• TEXTE FOURNI:
++++++++++
PGIM Quantitative Solutions se distingue par l’application de la physique théorique à la gestion des investissements. George N. Patterson dirige cette équipe d’experts qui utilise des modèles mathématiques avancés pour optimiser les portefeuilles financiers.
Une contribution de William Baldwin pour Forbes US – traduit par Lisa Deleforterie
La beauté de la physique théorique rencontre la complexité du trading d’actions dans les bureaux de PGIM Quantitative Solutions à Newark, dans le New Jersey. C’est là que George N. Patterson, titulaire d’un doctorat en physique qui a quitté une carrière à la NASA pour travailler dans l’investissement, dirige une équipe de recherche comprenant 13 autres docteurs.
Un physicien à Wall Street ? Si vous aimez les équations aux dérivées partielles, cela ne vous paraîtra pas si étrange. L’équation qui décrit la dérive des prix des actions est presque identique à celle qui définit le mouvement de la chaleur. Il existe cependant une grande différence entre les sciences naturelles et la finance. Les planètes suivent des trajectoires prévisibles, tandis que les marchés financiers sont parfois imprévisibles. M. Patterson souligne : « La gravité ne connaît pas de mauvaise année ».
En tant que directeur des investissements chez PGIM Quant, M. Patterson a pour mission d’adapter des théories abstraites issues des manuels de finance à la tâche pratique de constituer des portefeuilles d’actions, d’obligations et de matières premières principalement pour des clients institutionnels. Outils : des objets complexes comme les copules, les graphes dirigés et les modèles de Markov cachés. Données d’entrée : 61 téraoctets de données. Résultat : 400 000 transactions par an.
« Nous sommes comme une baleine filtrant de minuscules crevettes », déaclre M. Patterson. Une grande baleine puisque PGIM Quant représente 102 milliards de dollars des 1,3 trillion de dollars gérés par Prudential Financial, l’assureur qui existe depuis 149 ans.
M. Patterson, âgé de 58 ans, se souvient de sa visite dans son enfance au New York Mercantile Exchange (NYMEX) avec son père, un trader de matières premières. Il n’est donc peut-être pas surprenant que, tôt dans sa carrière, alors qu’il effectuait des simulations informatiques au laboratoire de la NASA à Pasadena, en Californie, Barclays Global Investors ait réussi à le débaucher. Il a rejoint PGIM en 2017.
++++++++++
• DONNÉES AFFICHÉES:
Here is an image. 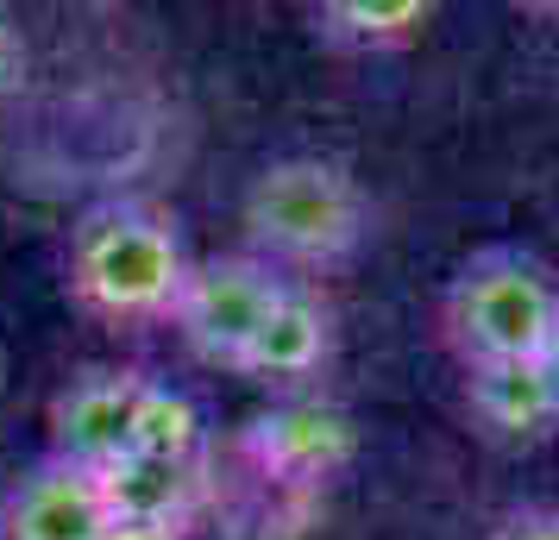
++++++++++
• À FAIRE:
1 > Répondez à ces questions sur l'article sur PGIM Quantitative Solutions :
(a) Combien d'autres docteurs l'équipe de recherche de George N. Patterson compte-t-elle ?
(b) Combien de transactions par an l'équipe réalise-t-elle ?
(c) En quelle année George N. Patterson a-t-il rejoint PGIM ?
2 > Poursuivez l'article sur PGIM Quantitative Solutions après sa dernière phrase.
Les lignes n'ont rien à voir avec l'article sur PGIM Quantitative Solutions.

• RÉPONSES PAR TÂCHE:
1 >
(a) 13
(b) 400 000
(c) 2017

2 >
Peut-on dominer le marché avec une salle pleine d’ordinateurs ? Pas facilement. PGIM ne divulgue pas les performances de ses comptes gérés séparément, qui remontent à 49 ans, mais il existe quelques fonds communs de placement plus récents et plus modestes avec des résultats observables. PGIM Quant gère des fonds pour grandes entreprises, petites entreprises et internationaux dont les performances des cinq dernières années (selon Morningstar) dépassent les indices pertinents avant frais mais sont en retard après. Les clients institutionnels, payant des frais plus bas (les taux affichés sont de 0,3 % à 0,65 % des actifs annuellement), font vraisemblablement mieux.
Les experts en informatique de PGIM peuvent justifier leur salaire même en se contentant de suivre les indices de référence. En effet, les clients des fonds de dotation et des pensions ont des exigences et des contraintes spécifiques. Par exemple, certains peuvent souhaiter aligner leur portefeuille sur le S&P 500 tout en excluant les actions de combustibles fossiles, d’autres peuvent vouloir éliminer les entreprises liées aux armes ou au tabac, tandis que d’autres encore pourraient préférer sous-pondérer certains secteurs déjà surreprésentés dans leurs autres investissements.
L’objectif est de maximiser un score qui récompense le rendement attendu tout en pénalisant le risque. Le risque est important, car sinon, vous pourriez vous retrouver avec un portefeuille composé uniquement d’actions de croissance agressives comme Nvidia et Netflix. Bien que récemment, un portefeuille de ce type aurait pu bien performer, ce n’est généralement pas ce que recherchent les clients et cela ne conviendrait pas à une institution prudente telle que la Widows & Orphans Friendly Society.
Chez PGIM Quant, un ordinateur conscient du risque cherche à atteindre un point haut dans un espace à des milliers de dimensions, chacune représentant une valeur qui pourrait être détenue. Heureusement qu’il existe des puces rapides. Ce travail de maximisation est entrepris quotidiennement pour chaque client, et la solution de chaque client passe par 3 000 milliards de calculs.
Feu Harry Markowitz a établi la relation entre le risque et la récompense il y a 72 ans. Il a calculé le rendement de la diversification en termes de covariance entre deux actions, une mesure de leur tendance à évoluer de concert. Le jeu consiste à obtenir des valeurs mobilières avec de faibles covariances (ou mieux, négatives).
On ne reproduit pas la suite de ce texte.